Intel has confirmed with TechCrunch that it is currently prepping a dual-core Medfield-class Atom processor for mobile devices including smartphones. The new chip will also support LTE where currently its only smartphone processor shipping in handsets is only 3G-capable. Some speculate that it has been the lack of LTE support that has seen ‘Intel Inside’ devices only shipping in Europe, China, Russia, India and South America to date, and not the U.S.
According to Intel Director of Product Marketing, Sumeet Syal, Intel-powered devices with LTE support will be shipping “later this year and ramping into 2013.” While most of its ARM-based competitors are running multi-core chips in their products, Syal argues that its single-core Medfield processor still outperforms “a lot of the dual-core and quad-cores out there.” Syal puts this down to the hyperthreading capability of the Medfield chips, which users more used to seeing implemented in Intel’s desktop and notebook processors.
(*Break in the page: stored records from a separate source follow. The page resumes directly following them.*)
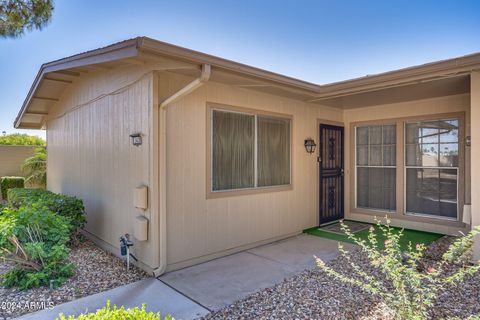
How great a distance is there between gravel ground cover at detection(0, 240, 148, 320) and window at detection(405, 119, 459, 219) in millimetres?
5333

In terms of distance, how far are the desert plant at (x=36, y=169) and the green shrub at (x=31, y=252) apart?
26.8 feet

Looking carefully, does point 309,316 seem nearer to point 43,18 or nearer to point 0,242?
point 0,242

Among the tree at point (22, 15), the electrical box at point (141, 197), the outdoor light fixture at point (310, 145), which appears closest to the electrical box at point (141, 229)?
the electrical box at point (141, 197)

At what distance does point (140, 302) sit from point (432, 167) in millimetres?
5639

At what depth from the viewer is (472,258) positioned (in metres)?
4.03

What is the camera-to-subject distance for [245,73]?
3.91 metres

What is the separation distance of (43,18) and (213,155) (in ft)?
14.9

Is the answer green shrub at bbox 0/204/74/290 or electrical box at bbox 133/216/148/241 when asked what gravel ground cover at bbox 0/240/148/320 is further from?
electrical box at bbox 133/216/148/241

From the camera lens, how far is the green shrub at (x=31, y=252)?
353 cm

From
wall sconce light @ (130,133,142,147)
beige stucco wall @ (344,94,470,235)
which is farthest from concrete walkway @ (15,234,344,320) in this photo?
beige stucco wall @ (344,94,470,235)

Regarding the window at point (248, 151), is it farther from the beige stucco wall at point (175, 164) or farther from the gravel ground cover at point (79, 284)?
the gravel ground cover at point (79, 284)

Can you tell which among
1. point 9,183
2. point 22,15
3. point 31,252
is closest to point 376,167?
point 31,252

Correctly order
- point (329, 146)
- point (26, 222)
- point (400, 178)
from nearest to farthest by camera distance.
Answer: point (26, 222) < point (400, 178) < point (329, 146)

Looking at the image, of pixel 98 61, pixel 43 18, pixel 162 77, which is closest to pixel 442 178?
pixel 162 77
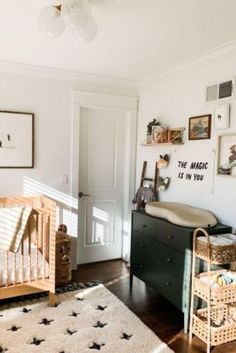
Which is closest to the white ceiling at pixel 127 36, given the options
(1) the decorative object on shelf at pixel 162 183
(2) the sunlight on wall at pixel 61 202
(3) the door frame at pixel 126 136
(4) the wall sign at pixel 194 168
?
(3) the door frame at pixel 126 136

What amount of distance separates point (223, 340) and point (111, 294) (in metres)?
1.14

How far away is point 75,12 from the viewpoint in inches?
64.1

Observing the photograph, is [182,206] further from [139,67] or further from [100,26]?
[100,26]

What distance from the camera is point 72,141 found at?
349 cm

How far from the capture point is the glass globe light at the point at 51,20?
172 centimetres

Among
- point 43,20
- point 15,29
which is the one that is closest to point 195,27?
point 43,20

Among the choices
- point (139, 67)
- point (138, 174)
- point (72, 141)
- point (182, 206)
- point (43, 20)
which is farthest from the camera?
point (138, 174)

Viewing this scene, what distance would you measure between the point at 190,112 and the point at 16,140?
1827 millimetres

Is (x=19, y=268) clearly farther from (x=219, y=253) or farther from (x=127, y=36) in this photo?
(x=127, y=36)

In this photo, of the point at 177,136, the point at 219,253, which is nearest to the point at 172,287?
the point at 219,253

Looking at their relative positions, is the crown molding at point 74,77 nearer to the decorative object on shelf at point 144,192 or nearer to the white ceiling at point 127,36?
the white ceiling at point 127,36

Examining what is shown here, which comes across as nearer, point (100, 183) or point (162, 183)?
point (162, 183)

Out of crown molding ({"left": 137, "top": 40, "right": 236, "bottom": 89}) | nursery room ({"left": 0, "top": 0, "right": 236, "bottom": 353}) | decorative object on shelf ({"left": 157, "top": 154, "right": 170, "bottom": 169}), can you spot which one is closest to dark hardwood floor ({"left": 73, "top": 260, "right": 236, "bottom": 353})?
nursery room ({"left": 0, "top": 0, "right": 236, "bottom": 353})

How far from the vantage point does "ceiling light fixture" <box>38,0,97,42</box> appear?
1626 millimetres
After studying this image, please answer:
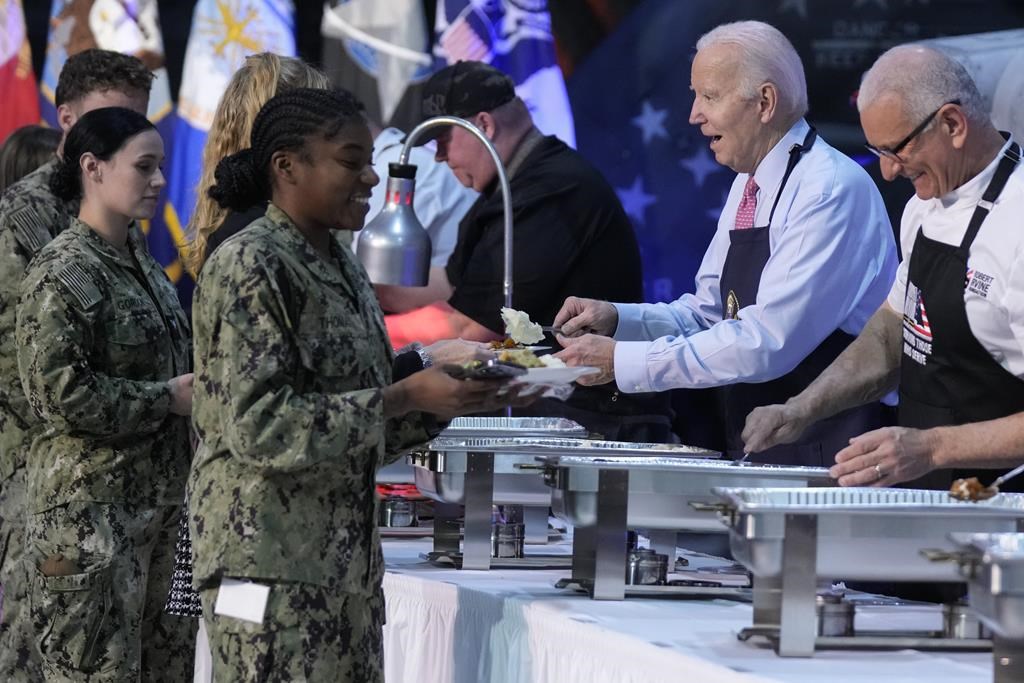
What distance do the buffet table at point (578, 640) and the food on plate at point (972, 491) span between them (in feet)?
0.64

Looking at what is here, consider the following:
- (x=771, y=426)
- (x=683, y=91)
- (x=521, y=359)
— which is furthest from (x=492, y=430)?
(x=683, y=91)

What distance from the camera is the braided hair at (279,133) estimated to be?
6.57 feet

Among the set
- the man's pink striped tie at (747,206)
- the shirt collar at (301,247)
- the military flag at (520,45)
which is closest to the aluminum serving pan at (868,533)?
the shirt collar at (301,247)

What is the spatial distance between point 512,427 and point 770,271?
59cm

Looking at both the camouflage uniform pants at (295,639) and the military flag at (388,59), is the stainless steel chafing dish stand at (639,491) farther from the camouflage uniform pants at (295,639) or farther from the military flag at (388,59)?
the military flag at (388,59)

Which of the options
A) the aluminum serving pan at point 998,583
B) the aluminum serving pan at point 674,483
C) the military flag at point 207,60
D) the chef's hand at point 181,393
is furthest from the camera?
the military flag at point 207,60

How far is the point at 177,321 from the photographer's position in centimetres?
276

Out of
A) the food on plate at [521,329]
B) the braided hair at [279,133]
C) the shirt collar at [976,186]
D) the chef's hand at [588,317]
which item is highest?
the shirt collar at [976,186]

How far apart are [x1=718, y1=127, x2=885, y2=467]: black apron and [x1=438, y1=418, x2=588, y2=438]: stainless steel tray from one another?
1.01 ft

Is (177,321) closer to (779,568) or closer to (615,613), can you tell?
(615,613)

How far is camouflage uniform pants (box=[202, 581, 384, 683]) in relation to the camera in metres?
1.92

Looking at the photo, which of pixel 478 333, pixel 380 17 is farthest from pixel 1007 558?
pixel 380 17

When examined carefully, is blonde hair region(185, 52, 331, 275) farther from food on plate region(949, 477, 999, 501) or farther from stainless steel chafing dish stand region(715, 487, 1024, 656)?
food on plate region(949, 477, 999, 501)

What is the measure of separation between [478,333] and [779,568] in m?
1.79
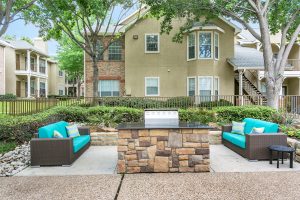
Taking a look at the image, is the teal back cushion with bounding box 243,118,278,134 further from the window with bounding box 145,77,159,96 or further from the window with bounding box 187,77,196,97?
the window with bounding box 145,77,159,96

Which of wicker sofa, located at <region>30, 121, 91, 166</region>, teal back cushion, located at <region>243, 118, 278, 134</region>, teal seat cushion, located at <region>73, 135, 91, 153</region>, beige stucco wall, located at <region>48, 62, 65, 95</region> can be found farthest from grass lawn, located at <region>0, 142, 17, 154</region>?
beige stucco wall, located at <region>48, 62, 65, 95</region>

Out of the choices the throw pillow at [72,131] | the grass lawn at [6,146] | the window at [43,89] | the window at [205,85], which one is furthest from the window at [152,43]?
the window at [43,89]

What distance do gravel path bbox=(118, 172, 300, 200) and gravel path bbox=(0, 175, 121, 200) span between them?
1.08 ft

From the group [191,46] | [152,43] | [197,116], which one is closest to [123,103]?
[197,116]

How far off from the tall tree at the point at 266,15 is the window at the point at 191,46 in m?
2.41

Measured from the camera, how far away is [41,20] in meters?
15.2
“You have to take a look at how many instructions per clock can the architecture handle — our belief is that others are throwing cores at the issue in terms of getting more performance,” Syal argues. Whether there is merit in Syal’s argument, the reality is that Intel has been playing catch up in the mobile space ever since Apple launched the original ARM-powered iPhone in 2012. With dual-core Medfield processors with hyper-threading and LTE on the way, it looks as the though Intel might finally put itself on a competitive footing in the multi-billion dollar mobile space.